__EXERCISE PROMPT__. Copy out the entries below word for word, from the line with "In terms of" up to and including the last line of the entries.
★ ★ ★ ★ ★
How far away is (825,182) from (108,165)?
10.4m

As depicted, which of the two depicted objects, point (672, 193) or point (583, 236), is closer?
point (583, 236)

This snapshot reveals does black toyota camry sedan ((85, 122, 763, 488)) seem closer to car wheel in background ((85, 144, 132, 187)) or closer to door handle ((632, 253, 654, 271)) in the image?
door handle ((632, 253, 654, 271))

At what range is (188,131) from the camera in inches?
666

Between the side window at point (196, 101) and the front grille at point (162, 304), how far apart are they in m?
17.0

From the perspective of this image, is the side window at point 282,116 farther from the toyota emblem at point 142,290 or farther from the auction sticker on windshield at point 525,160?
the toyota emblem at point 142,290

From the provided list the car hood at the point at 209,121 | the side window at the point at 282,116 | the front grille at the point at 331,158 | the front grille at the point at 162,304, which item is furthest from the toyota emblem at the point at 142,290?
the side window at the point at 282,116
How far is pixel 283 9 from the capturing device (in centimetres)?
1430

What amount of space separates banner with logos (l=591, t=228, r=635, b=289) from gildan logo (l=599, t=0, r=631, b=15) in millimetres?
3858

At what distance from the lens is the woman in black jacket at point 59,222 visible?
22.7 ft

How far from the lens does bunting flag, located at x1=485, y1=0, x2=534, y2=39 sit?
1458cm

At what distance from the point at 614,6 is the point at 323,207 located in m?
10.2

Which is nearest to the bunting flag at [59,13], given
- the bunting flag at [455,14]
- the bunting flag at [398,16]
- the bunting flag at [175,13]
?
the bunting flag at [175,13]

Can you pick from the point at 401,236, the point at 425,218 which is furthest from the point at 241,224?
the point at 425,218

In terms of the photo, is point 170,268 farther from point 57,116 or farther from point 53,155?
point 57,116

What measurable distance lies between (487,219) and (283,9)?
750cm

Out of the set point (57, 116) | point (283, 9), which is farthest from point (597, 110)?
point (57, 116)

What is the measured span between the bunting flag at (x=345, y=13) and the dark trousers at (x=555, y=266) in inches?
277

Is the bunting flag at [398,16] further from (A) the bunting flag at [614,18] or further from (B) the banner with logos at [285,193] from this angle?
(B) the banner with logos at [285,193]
★ ★ ★ ★ ★
__WRITTEN REPLY__.
In terms of the photo, is point 170,268 farther from point 57,116 or farther from point 53,155?
point 57,116

What measurable distance lies between (487,219) and (283,9)?
750cm

Out of the set point (57, 116) | point (283, 9), which is farthest from point (597, 110)?
point (57, 116)

What is the measured span between the bunting flag at (x=345, y=13) and the dark trousers at (x=555, y=266) in inches?
277

Is the bunting flag at [398,16] further from (A) the bunting flag at [614,18] or further from (B) the banner with logos at [285,193] from this angle?
(B) the banner with logos at [285,193]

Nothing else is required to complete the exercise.